- **Assigned task**: Rewrite the listing below as a JSON list of strings, with one string for each line and blank lines skipped. Include only the caption text, not the pictures.

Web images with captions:
Segment Open
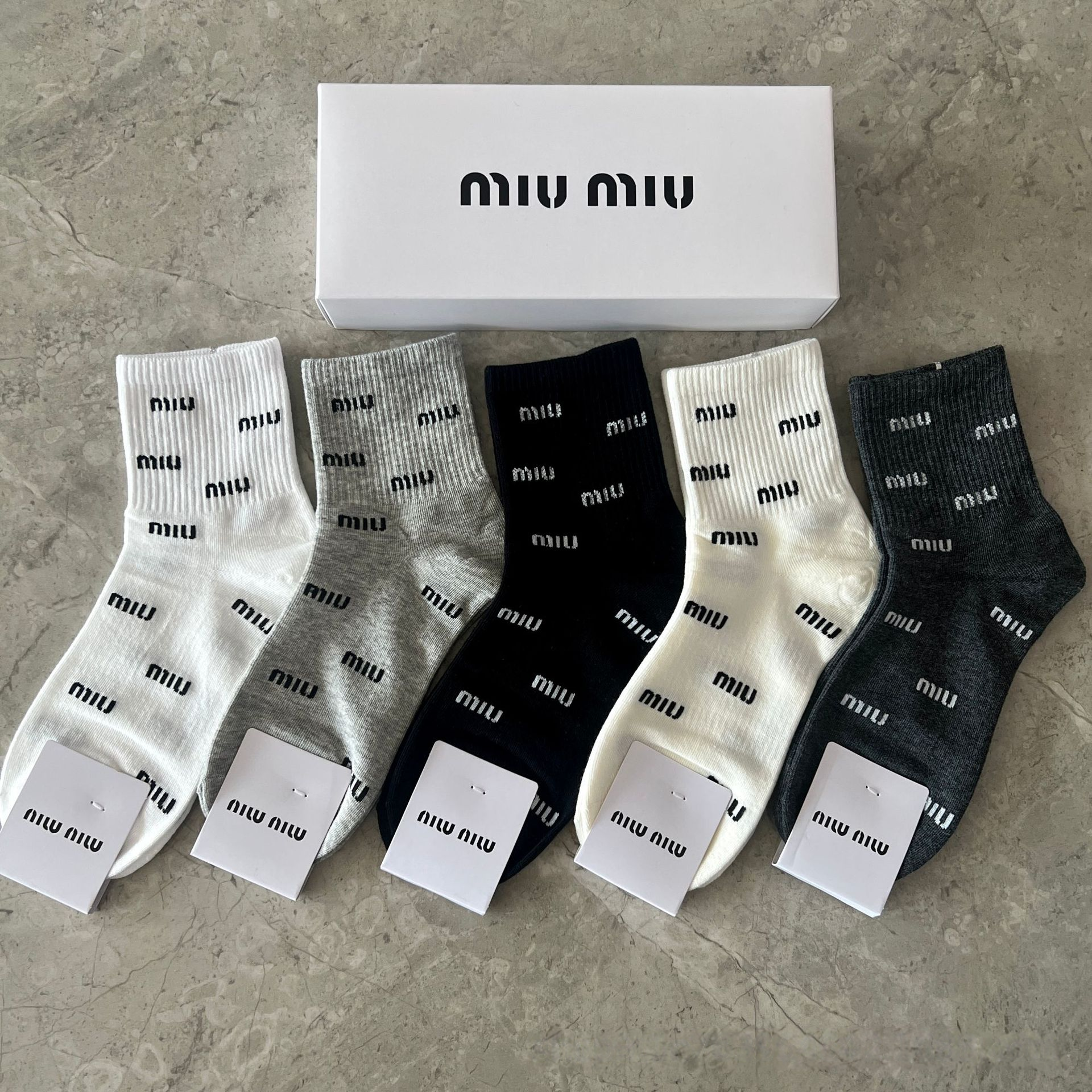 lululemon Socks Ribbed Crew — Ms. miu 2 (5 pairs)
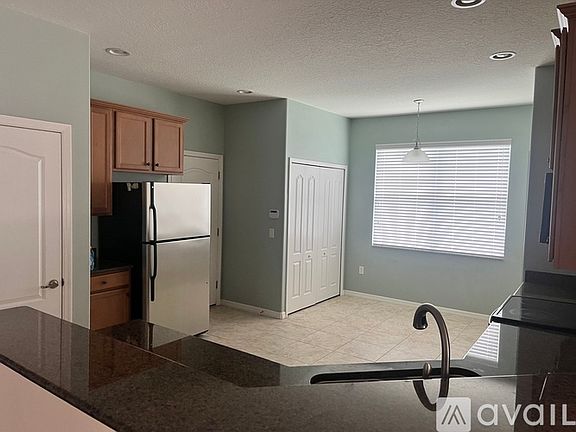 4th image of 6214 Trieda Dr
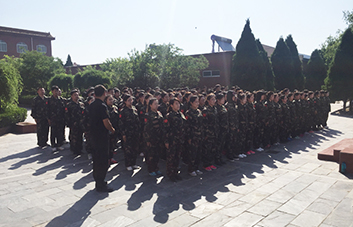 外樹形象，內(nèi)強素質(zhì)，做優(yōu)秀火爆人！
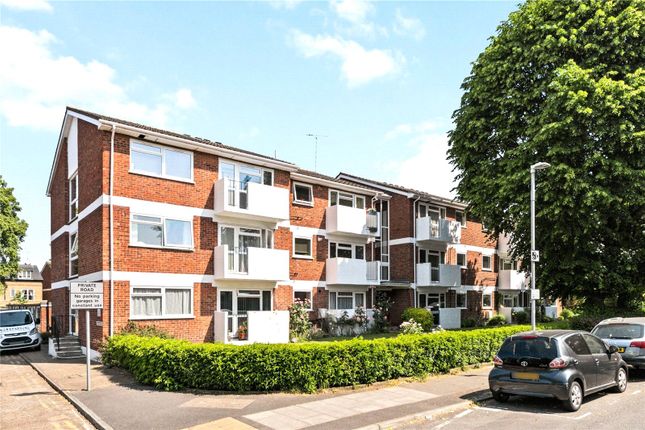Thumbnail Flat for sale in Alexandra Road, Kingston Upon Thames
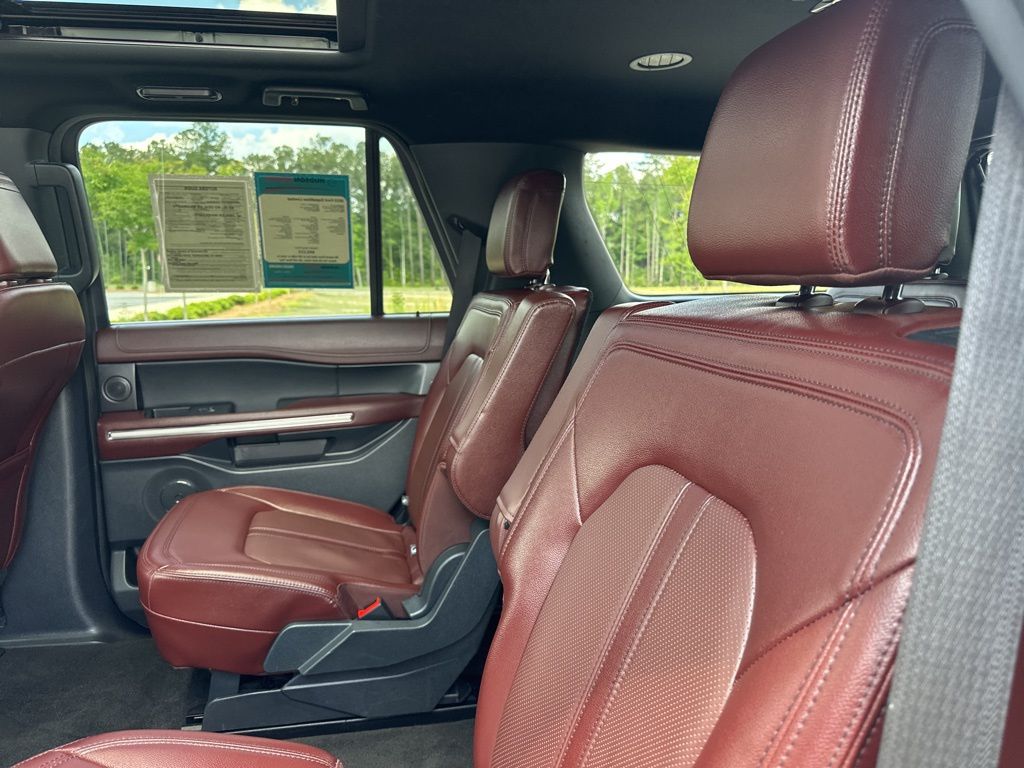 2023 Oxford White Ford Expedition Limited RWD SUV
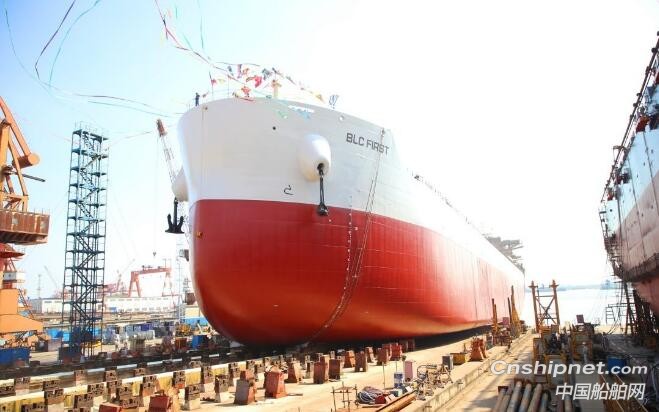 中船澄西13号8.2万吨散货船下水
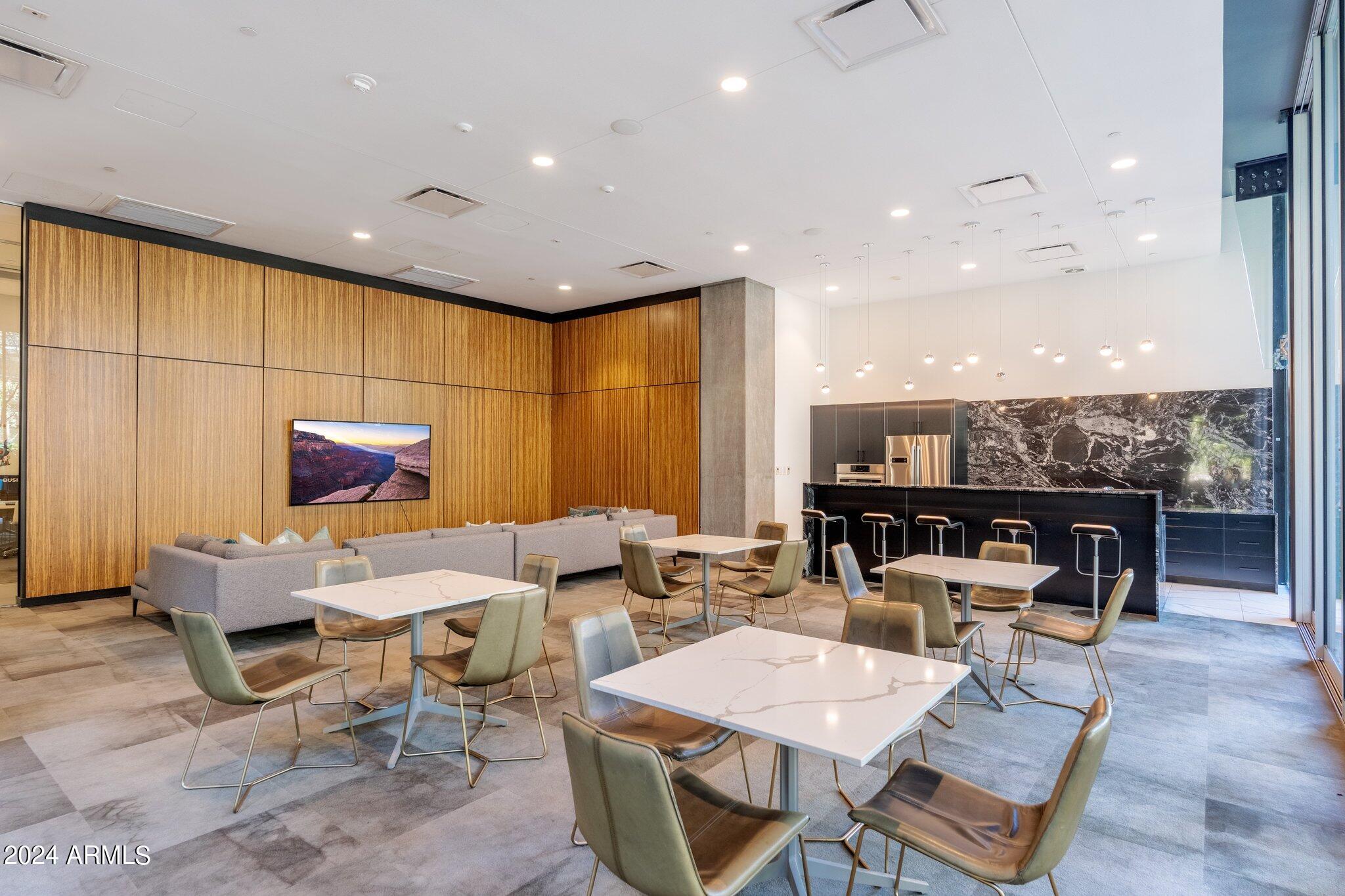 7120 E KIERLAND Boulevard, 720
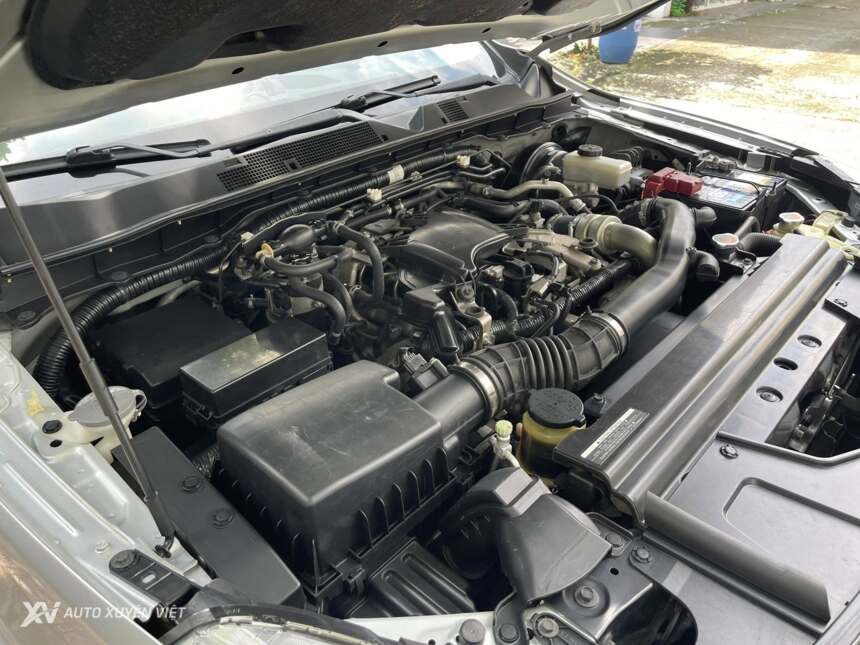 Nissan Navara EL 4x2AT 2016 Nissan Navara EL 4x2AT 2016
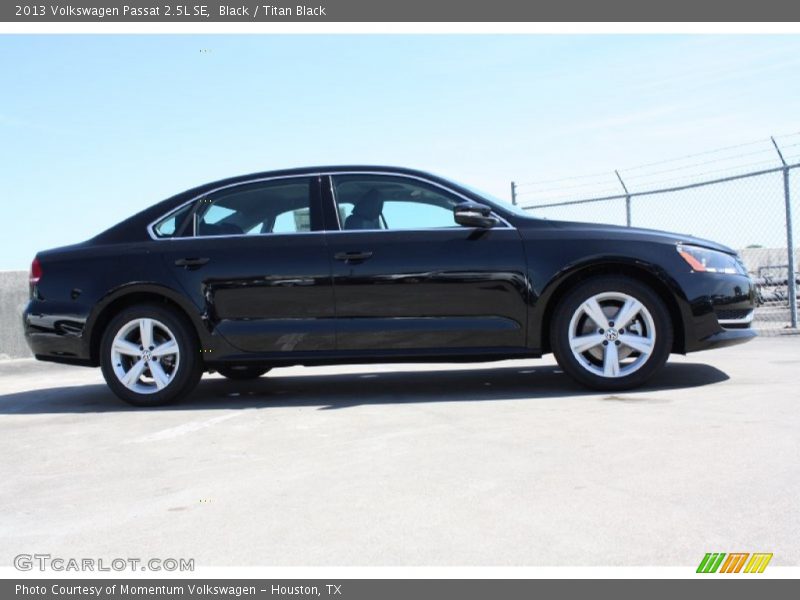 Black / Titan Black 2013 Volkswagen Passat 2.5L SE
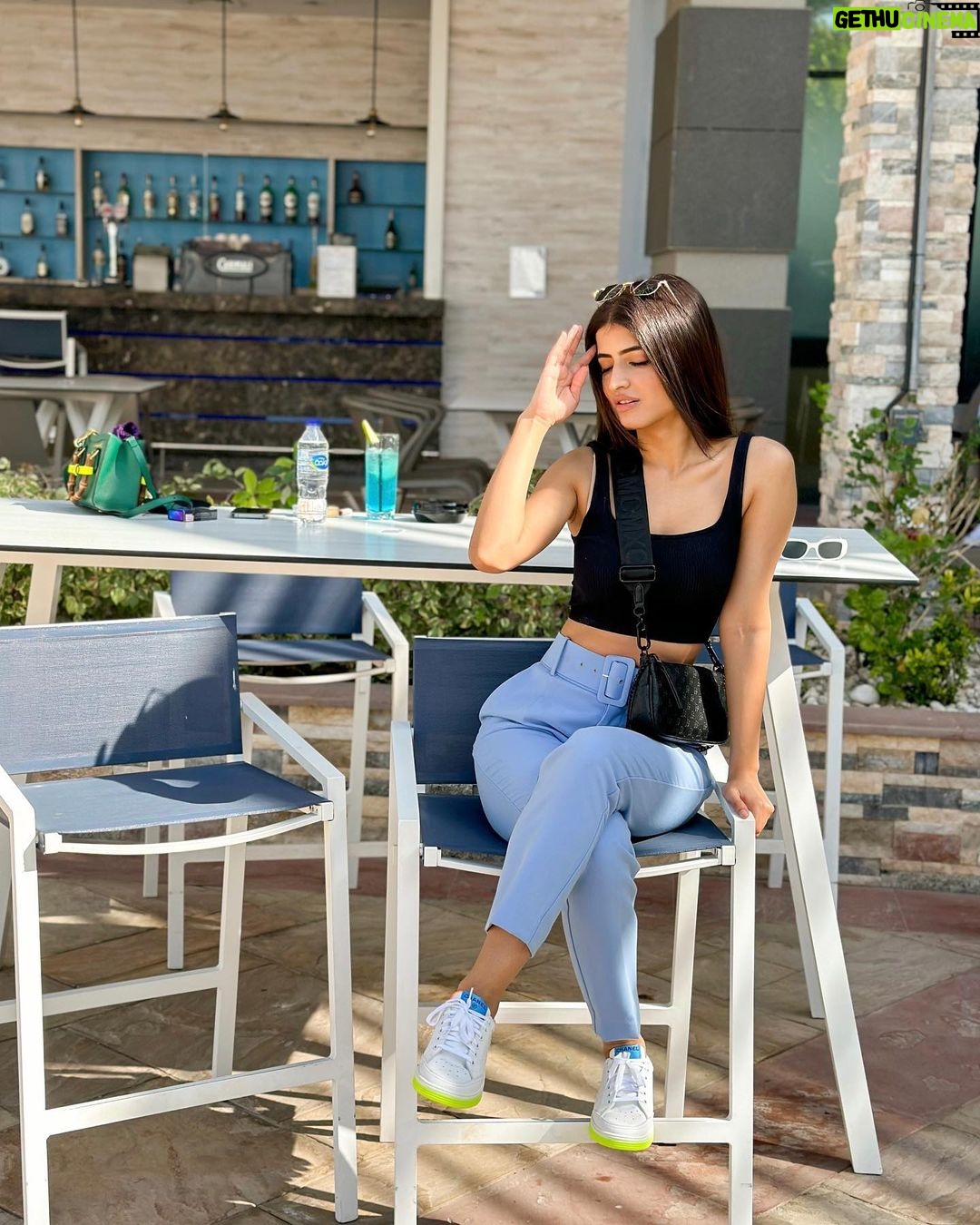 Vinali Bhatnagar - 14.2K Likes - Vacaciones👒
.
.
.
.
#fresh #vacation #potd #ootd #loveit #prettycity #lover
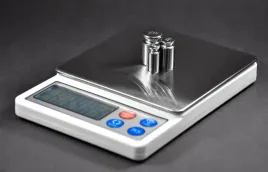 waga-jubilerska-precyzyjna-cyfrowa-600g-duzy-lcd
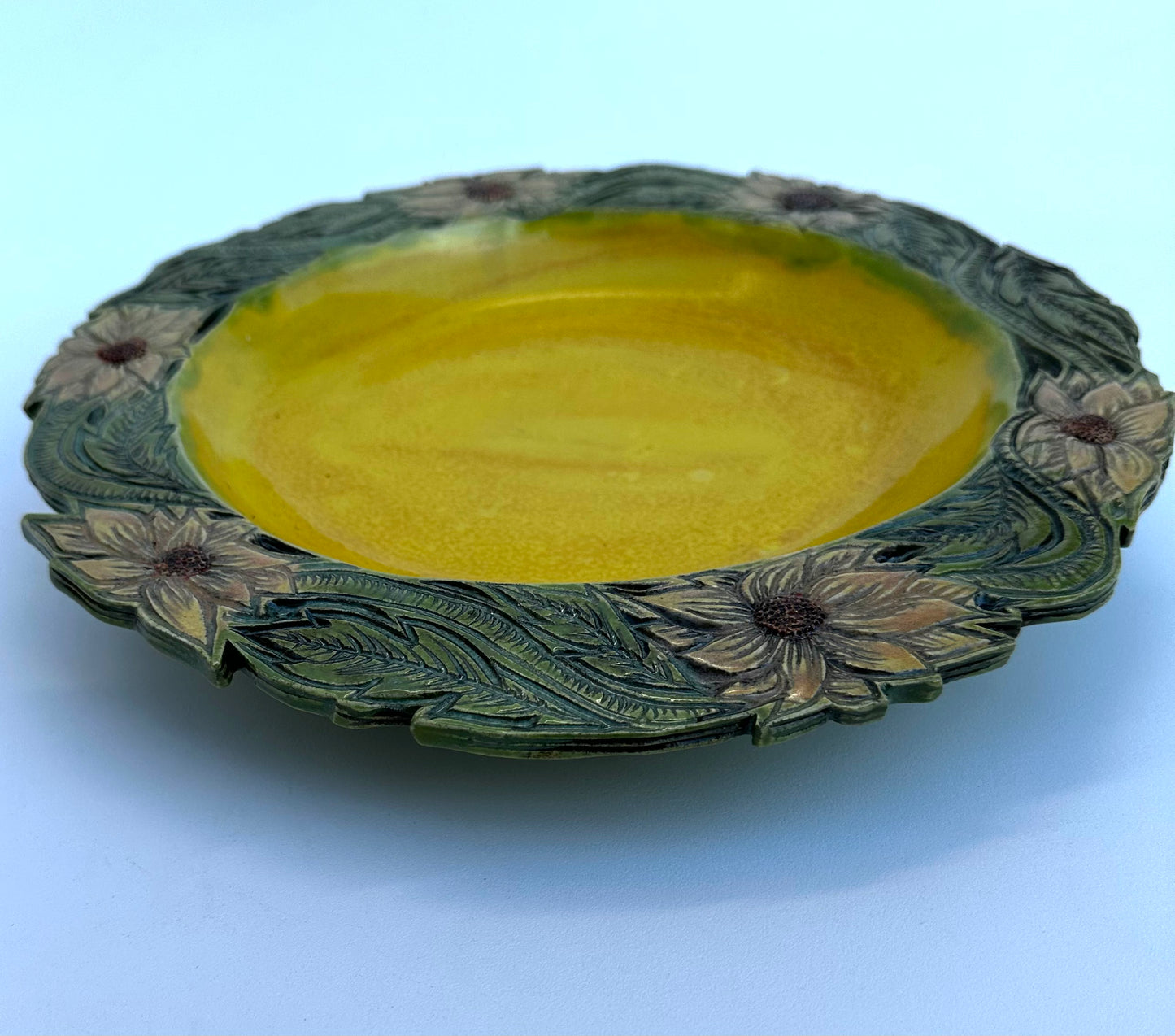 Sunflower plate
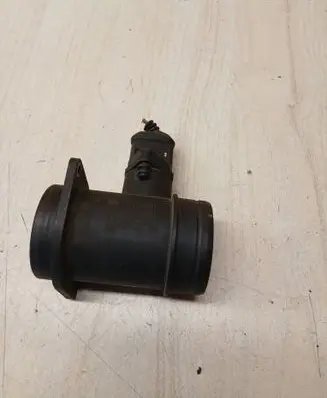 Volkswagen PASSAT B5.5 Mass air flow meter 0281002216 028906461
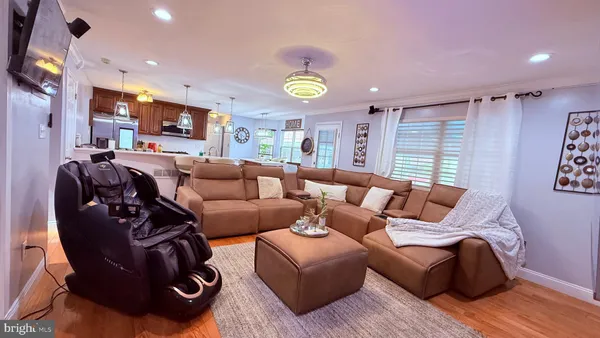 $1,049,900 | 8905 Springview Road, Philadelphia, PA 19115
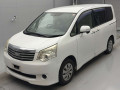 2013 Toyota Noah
Segment Closed
- **Solution for this problem**:
[
  " lululemon Socks Ribbed Crew — Ms. miu 2 (5 pairs)",
  " 4th image of 6214 Trieda Dr",
  " 外樹形象\u0007\u0006\u0007\u0007\u0006，內(nèi)強素質(zhì)\u0007\u0006\u0007\u0007\u0007，做優(yōu)秀火爆人\b\b\u0006\u0007\u0007！",
  "Thumbnail Flat for sale in Alexandra Road, Kingston Upon Thames",
  " 2023 Oxford White Ford Expedition Limited RWD SUV",
  " 中船澄西13号8.2万吨散货船下水",
  " 7120 E KIERLAND Boulevard, 720",
  " Nissan Navara EL 4x2AT 2016 Nissan Navara EL 4x2AT 2016",
  " Black / Titan Black 2013 Volkswagen Passat 2.5L SE",
  " Vinali Bhatnagar - 14.2K Likes - Vacaciones👒",
  ".",
  ".",
  ".",
  ".",
  "#fresh #vacation #potd #ootd #loveit #prettycity #lover",
  " waga-jubilerska-precyzyjna-cyfrowa-600g-duzy-lcd",
  " Sunflower plate",
  " Volkswagen PASSAT B5.5 Mass air flow meter 0281002216 028906461",
  " $1,049,900 | 8905 Springview Road, Philadelphia, PA 19115",
  " 2013 Toyota Noah"
]